Excel file format for Accuracy

puzzle reasoning chain gold solution model solution Validation(Correct/Incorrect)

Column Descriptions

  • puzzle: The puzzle question prompt using Zero-shot-CoT.
  • reasoning chain: The reasoning Chains generated by the respective models using the question prompt.
  • gold solution: The correct or 'gold standard' solution to the puzzle.
  • model solution: The final solution provided by each model, used for comparison against the gold standard.
  • Validation(Correct/Incorrect): A field indicating whether the model solution matches the gold standard; marked as 'Correct' or 'Incorrect'.

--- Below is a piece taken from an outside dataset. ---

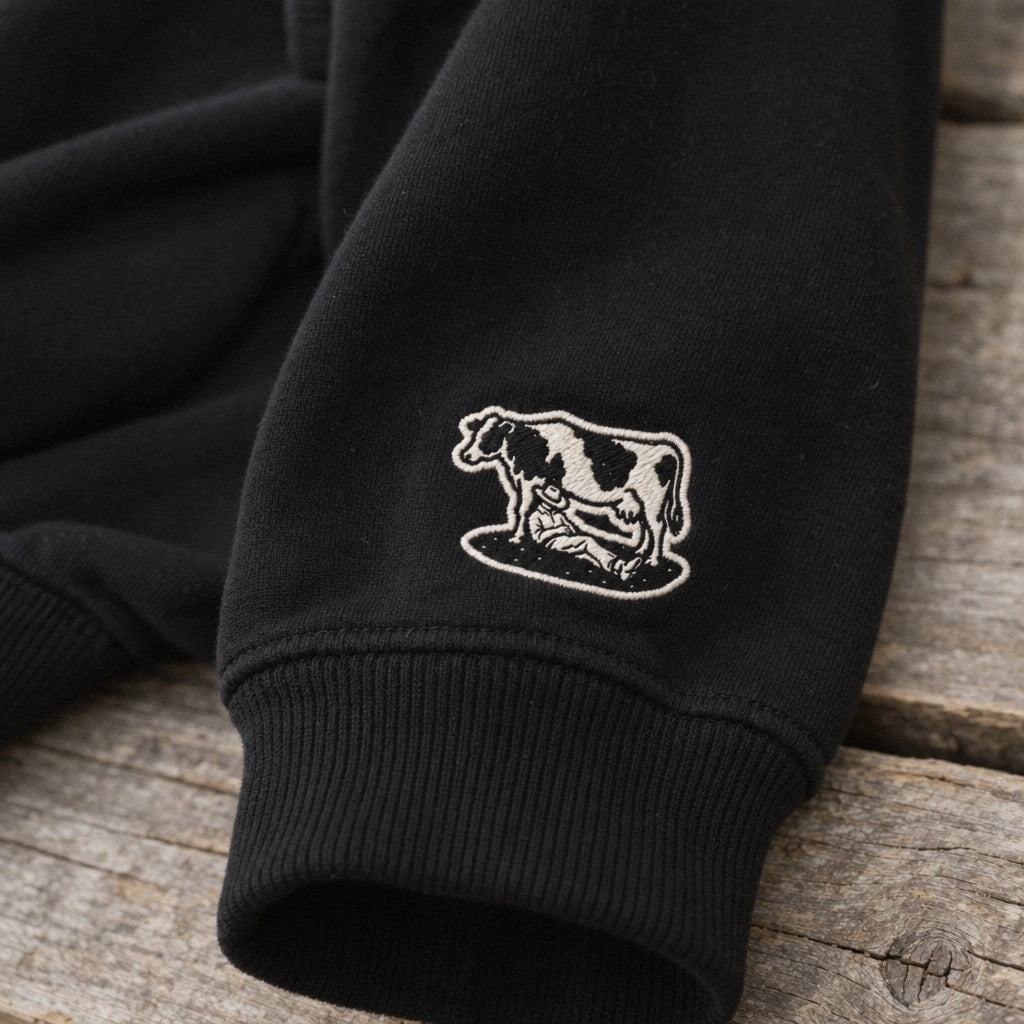 Afternoon Farmer Logo Hoodie in Black, close-up wrist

Excel file format for PuzzleEval

key question gold solution reasoning chain Labelled Steps Final Conclusions Pair-wise Relation Validate Relations Step Correctness Score Average Correctness

Column Descriptions

  • key: The grid size of each puzzle along with the difficulty level.
  • question: The puzzle question prompt using Zero-shot-CoT.
  • gold solution: The correct or 'gold standard' solution to the puzzle.
  • reasoning chain: The reasoning Chains generated by the respective models using the question prompt.
  • Labelled Steps: Breakdown of the reasoning chain into distinct, labeled steps.
  • Final Conclusions: The ultimate conclusions drawn from each step of the reasoning chain.
  • Pair-wise Relation: The extracted pair-wise relations from each step.
  • Validate Relations: The results of comparing the pair-wise realtion with the Gold solution table.
  • Step Correctness Score: The score of each step being marked as 1 for Correct pair and 0 for Incorrect pair. These scores are averaged out for each step.
  • Average Correctness: The Average score of correctness score calculated for all the steps in the reasoning chain.